“Osechi” refers to the dishes Japanese traditionally enjoy over the New Year holiday. Everyone looks forward to them because they are wonderful to look at in their tiny but numerous portions, and, of course, because they are delicious. More and more people, though, are finding themselves buying – rather than making – these morsels of holiday goodness. Why? Because they think it’s too much work! It can be, but it doesn’t have to be. Join our class to learn how to prepare a few osechi dishes yourself and make the New Year holiday yours!
The class will be conducted in Japanese and English.
Time: December 20, 2015 (Sun.) 12:00～16：00
Cost: 4,000 yen (Material and facility usage fee)
What to bring: Apron and something to write with
Deadline: December 18, 2015 (Fri.) 11:00 AM
Location: Yanaka (Taito-ku) at a location convenient to both the Chiyoda Subway Line (6 minutes from Sendagi Station) and the JR Yamanote Line (8 minutes from Nippori Station).
Details will be provided to those who register for the class.
By the way, if you make a reservation, but later find that you cannot attend, please let us know as early as possible.
＃Please note that payment of the participation fee will still be expected for a cancellation after the deadline and in the case of a simple failure to attend after making a reservation. Bank transfer details will be provided. A person who reserves a class spot, but then fails to attend, without notifying Kitchen Nippon, may be blocked from further participation. We have decided to implement this rule because we purchase materials for each class and late cancellations and no-shows result in wastage and make it difficult to hold the class fee down.
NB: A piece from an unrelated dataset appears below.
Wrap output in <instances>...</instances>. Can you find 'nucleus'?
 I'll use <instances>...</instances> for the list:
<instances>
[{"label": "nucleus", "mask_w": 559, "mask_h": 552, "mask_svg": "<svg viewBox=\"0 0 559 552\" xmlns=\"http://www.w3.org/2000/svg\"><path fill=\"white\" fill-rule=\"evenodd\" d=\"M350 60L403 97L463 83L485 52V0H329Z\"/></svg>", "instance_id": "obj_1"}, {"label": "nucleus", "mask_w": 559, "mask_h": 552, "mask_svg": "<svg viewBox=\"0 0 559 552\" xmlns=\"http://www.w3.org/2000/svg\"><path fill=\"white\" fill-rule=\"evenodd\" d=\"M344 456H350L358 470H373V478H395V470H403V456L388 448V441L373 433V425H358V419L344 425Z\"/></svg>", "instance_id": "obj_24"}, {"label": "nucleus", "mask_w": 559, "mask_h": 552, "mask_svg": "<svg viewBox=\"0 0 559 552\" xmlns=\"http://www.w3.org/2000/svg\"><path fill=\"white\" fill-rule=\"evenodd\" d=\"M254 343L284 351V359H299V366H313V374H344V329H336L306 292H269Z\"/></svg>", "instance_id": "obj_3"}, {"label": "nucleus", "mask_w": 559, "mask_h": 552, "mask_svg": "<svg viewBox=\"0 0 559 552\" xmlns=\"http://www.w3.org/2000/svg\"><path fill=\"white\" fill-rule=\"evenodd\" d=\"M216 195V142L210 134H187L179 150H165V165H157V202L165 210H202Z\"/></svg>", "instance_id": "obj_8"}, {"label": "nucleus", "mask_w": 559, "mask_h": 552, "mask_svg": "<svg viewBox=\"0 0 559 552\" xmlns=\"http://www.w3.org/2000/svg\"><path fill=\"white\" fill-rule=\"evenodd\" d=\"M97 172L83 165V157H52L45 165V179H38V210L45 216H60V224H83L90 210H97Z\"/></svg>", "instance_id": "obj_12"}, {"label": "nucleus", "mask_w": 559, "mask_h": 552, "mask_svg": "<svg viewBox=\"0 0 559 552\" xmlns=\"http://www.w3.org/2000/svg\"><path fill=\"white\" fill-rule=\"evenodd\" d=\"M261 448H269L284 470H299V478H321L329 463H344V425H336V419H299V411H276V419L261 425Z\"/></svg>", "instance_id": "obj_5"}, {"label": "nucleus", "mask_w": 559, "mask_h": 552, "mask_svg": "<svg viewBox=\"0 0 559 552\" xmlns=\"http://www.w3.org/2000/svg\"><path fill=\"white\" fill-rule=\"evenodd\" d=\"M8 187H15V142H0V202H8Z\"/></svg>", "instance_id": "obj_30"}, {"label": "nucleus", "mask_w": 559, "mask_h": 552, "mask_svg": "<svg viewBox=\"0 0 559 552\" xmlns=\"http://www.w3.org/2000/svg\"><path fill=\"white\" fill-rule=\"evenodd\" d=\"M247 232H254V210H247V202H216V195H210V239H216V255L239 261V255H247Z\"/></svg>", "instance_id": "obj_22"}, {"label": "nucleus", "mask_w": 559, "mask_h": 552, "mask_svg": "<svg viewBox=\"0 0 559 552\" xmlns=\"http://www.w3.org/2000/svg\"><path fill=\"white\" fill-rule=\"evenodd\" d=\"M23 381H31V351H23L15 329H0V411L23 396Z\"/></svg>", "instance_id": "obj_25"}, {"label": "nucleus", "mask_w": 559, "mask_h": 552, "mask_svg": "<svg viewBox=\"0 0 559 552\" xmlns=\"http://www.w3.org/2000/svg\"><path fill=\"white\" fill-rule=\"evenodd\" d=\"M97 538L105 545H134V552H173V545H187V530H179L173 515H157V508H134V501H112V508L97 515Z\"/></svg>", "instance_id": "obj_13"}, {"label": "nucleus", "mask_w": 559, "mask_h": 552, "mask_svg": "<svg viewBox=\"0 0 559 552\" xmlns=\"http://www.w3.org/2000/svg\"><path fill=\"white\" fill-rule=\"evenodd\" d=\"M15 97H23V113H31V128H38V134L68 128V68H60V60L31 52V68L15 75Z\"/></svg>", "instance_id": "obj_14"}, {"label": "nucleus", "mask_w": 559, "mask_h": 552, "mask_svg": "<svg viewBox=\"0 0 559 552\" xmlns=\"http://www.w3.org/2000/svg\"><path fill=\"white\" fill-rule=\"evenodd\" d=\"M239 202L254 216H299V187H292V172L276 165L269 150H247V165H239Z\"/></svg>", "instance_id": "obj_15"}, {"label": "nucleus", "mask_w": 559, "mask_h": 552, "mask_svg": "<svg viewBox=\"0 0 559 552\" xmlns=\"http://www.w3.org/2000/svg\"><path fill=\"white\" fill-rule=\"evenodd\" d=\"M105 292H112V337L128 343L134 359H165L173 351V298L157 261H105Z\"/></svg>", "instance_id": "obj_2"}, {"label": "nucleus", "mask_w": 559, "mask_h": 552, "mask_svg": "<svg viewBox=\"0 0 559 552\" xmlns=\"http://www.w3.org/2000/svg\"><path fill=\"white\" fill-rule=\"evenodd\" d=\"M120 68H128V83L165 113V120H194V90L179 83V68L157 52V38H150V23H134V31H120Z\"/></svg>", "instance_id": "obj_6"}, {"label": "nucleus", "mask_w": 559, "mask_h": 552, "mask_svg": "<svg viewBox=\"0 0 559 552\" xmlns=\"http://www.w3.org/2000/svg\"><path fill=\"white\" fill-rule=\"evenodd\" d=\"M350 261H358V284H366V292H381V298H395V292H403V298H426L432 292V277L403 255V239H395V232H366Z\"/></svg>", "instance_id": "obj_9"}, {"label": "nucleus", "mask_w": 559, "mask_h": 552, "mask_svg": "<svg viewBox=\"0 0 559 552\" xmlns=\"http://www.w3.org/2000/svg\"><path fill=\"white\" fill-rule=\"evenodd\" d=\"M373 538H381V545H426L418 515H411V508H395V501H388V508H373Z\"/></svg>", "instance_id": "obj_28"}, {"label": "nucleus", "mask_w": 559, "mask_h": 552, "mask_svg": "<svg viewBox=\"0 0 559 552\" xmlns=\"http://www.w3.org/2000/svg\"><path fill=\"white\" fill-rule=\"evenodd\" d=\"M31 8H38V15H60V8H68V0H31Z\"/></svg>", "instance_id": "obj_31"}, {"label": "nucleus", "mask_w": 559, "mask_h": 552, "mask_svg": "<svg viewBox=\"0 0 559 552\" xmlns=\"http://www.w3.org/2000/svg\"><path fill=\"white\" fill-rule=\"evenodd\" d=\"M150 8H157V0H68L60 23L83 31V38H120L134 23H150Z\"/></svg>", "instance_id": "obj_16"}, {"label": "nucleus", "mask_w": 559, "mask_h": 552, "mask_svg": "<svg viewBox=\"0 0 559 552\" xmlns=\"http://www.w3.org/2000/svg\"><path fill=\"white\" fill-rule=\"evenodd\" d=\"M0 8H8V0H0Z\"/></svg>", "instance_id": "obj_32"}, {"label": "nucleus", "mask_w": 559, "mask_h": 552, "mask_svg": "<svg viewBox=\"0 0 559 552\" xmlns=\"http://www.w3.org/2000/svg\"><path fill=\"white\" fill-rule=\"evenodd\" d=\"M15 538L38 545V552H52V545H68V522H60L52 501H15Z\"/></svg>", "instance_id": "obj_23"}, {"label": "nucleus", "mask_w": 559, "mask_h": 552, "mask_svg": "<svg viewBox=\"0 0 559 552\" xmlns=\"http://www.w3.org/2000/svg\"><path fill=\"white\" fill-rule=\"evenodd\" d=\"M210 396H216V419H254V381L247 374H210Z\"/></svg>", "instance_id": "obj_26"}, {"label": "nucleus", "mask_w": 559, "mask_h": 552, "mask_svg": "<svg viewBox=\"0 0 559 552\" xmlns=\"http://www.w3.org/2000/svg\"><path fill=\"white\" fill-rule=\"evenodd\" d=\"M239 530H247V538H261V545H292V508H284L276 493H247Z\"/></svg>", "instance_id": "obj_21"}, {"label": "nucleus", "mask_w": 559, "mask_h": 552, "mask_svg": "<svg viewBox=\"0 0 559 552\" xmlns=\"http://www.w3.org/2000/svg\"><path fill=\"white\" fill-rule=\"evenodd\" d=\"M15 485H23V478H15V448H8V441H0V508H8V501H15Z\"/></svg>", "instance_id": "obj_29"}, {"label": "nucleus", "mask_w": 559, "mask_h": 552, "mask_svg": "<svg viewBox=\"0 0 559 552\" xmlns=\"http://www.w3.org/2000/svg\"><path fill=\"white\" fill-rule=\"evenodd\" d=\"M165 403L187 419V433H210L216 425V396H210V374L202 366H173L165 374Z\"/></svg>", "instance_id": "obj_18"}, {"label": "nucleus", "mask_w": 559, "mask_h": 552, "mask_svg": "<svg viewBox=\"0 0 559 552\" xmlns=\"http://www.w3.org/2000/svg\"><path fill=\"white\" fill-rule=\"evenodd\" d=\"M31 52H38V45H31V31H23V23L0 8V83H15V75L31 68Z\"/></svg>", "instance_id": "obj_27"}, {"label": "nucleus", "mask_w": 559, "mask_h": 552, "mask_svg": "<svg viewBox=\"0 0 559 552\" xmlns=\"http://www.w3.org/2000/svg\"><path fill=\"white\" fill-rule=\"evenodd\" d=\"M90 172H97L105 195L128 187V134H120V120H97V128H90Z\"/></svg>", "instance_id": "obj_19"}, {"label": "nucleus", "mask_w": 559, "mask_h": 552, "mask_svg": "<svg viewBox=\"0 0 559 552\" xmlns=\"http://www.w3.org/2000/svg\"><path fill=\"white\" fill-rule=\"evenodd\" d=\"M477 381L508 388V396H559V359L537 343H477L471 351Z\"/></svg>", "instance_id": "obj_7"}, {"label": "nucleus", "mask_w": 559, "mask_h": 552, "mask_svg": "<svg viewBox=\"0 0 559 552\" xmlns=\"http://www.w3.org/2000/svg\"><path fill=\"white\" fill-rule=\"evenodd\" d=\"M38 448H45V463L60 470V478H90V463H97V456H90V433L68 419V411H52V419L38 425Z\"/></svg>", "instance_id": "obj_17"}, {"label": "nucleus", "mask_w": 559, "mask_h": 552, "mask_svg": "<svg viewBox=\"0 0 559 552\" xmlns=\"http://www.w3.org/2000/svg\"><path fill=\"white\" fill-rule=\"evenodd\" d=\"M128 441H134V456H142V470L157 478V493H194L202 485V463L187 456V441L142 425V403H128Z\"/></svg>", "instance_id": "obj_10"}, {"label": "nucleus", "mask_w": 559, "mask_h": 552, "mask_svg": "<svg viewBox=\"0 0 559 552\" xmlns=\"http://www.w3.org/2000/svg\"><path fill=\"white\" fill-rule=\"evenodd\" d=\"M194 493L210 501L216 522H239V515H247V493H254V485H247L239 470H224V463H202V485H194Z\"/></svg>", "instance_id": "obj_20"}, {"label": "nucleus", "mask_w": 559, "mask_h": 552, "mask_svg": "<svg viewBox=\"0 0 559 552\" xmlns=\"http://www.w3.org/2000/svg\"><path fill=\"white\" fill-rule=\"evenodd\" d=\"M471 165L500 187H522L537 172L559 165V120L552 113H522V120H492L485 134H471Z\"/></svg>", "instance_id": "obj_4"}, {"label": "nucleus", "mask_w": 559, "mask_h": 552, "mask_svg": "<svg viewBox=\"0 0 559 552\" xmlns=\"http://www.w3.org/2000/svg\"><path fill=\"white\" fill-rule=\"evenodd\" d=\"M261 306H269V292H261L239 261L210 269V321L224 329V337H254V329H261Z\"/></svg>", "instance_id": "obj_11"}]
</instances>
This class will be taught by Chef Machiko Tateno
Chef Machiko Tateno is an expert in cooking with fermented foods, a menu consultant, and Registered Dietician. After spending seven years as a supervising dietician at a hospital, Chef Tateno attended cooking schools in Japan and Ireland -the latter, the world-renowned Ballymaloe Cookery School- to learn cooking approaches that emphasize the qualities and characteristics of ingredients. Later serving as the Executive Chef of Roppongi Nouen, Chef Tateno now focuses on home-style Japanese cooking with particular attention paid to the use of fermented foods. She develops recipes that are both delicious and easy to prepare, and has written or co-written several books on Japanese cooking.